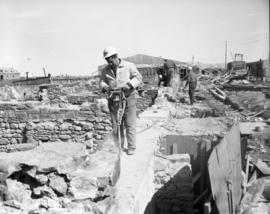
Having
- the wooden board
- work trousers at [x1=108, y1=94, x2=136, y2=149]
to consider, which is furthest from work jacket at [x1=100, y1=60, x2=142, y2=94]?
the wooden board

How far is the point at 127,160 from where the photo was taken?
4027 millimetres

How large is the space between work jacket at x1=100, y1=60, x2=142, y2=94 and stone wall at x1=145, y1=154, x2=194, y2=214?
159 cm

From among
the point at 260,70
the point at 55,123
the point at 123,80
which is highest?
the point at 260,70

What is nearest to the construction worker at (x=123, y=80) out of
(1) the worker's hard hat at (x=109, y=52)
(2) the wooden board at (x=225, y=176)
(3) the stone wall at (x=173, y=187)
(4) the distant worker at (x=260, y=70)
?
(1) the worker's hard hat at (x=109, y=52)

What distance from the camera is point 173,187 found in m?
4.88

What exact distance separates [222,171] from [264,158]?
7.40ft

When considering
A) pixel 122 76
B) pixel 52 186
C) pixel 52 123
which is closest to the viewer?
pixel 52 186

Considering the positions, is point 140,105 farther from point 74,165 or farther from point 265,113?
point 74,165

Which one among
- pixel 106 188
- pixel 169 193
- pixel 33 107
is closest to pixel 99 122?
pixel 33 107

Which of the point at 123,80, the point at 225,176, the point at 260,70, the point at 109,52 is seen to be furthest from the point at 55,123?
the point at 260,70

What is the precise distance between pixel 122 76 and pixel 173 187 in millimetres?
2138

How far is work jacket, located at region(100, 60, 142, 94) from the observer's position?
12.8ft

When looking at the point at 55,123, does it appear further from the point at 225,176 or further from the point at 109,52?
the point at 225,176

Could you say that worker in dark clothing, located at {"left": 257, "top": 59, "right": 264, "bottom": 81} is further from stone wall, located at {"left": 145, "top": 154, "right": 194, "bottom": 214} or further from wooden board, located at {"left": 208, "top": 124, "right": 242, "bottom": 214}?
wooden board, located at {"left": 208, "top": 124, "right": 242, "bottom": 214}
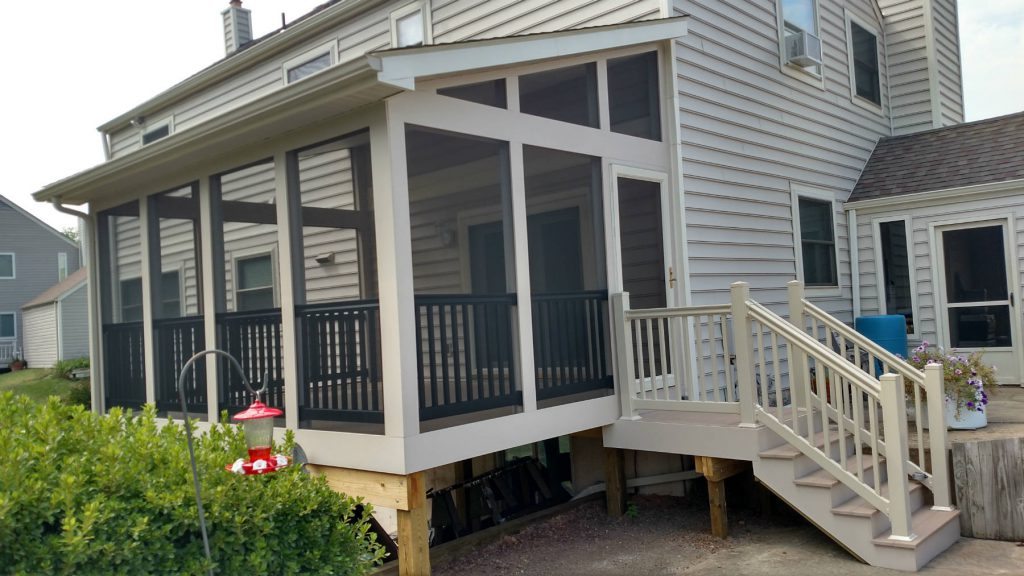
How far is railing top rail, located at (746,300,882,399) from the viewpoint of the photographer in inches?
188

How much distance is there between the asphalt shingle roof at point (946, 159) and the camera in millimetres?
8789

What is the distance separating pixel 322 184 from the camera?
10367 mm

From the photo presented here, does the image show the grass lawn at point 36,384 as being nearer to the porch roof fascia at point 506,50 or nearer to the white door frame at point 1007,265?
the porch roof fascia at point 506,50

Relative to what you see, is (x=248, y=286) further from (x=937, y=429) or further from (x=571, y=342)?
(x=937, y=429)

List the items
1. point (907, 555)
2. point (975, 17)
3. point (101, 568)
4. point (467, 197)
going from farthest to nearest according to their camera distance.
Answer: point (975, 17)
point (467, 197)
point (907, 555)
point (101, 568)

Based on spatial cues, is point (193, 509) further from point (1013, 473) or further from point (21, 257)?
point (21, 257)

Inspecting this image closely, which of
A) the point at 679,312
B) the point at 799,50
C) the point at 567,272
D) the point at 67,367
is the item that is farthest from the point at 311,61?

Task goal: Reproduce the data verbatim. Do not carry any picture into the copy.

Completed exercise:
Having
- the wooden board
- work trousers at [x1=108, y1=94, x2=136, y2=149]
to consider, which is furthest from work jacket at [x1=100, y1=60, x2=142, y2=94]?
the wooden board

How far is the point at 127,160 from where the photo was taken?
4027 millimetres

How large is the space between work jacket at x1=100, y1=60, x2=142, y2=94 and stone wall at x1=145, y1=154, x2=194, y2=214?
159 cm

From among
the point at 260,70
the point at 55,123
the point at 123,80
which is highest?
the point at 260,70

What is nearest to the construction worker at (x=123, y=80) out of
(1) the worker's hard hat at (x=109, y=52)
(2) the wooden board at (x=225, y=176)
(3) the stone wall at (x=173, y=187)
(4) the distant worker at (x=260, y=70)
?
(1) the worker's hard hat at (x=109, y=52)

What distance from the camera is point 173,187 found in m?
4.88

What exact distance separates [222,171] from [264,158]?
7.40ft

When considering
A) pixel 122 76
B) pixel 52 186
C) pixel 52 123
which is closest to the viewer?
pixel 52 186

Considering the positions, is point 140,105 farther from point 74,165 or farther from point 265,113?
point 74,165

Which one among
- pixel 106 188
- pixel 169 193
- pixel 33 107
is closest to pixel 99 122?
pixel 33 107

Which of the point at 123,80, the point at 225,176, the point at 260,70, the point at 109,52 is seen to be furthest from the point at 55,123?
the point at 260,70

What is the precise distance between pixel 122 76 and pixel 173 187 in millimetres?
2138

How far is work jacket, located at region(100, 60, 142, 94) from the observer's position?
12.8ft

When looking at the point at 55,123, does it appear further from the point at 225,176 or further from the point at 109,52?
the point at 225,176

Could you say that worker in dark clothing, located at {"left": 257, "top": 59, "right": 264, "bottom": 81} is further from stone wall, located at {"left": 145, "top": 154, "right": 194, "bottom": 214} or further from wooden board, located at {"left": 208, "top": 124, "right": 242, "bottom": 214}?
wooden board, located at {"left": 208, "top": 124, "right": 242, "bottom": 214}
How far is railing top rail, located at (746,300,882,399) from the viewpoint of the photographer in inches?
188

How much distance is there between the asphalt shingle roof at point (946, 159) and the camera in millimetres?
8789

What is the distance separating pixel 322 184 from the camera?
10367 mm

From the photo presented here, does the image show the grass lawn at point 36,384 as being nearer to the porch roof fascia at point 506,50 or nearer to the white door frame at point 1007,265?
the porch roof fascia at point 506,50

Relative to what you see, is (x=248, y=286) further from (x=937, y=429) or further from (x=571, y=342)?
(x=937, y=429)

List the items
1. point (907, 555)
2. point (975, 17)
3. point (101, 568)
4. point (467, 197)
going from farthest to nearest according to their camera distance.
Answer: point (975, 17)
point (467, 197)
point (907, 555)
point (101, 568)

Based on spatial cues, is point (193, 509) further from point (1013, 473) or further from point (21, 257)?
point (21, 257)

Inspecting this image closely, which of
A) the point at 679,312
B) the point at 799,50
C) the point at 567,272
D) the point at 67,367
is the item that is farthest from the point at 311,61?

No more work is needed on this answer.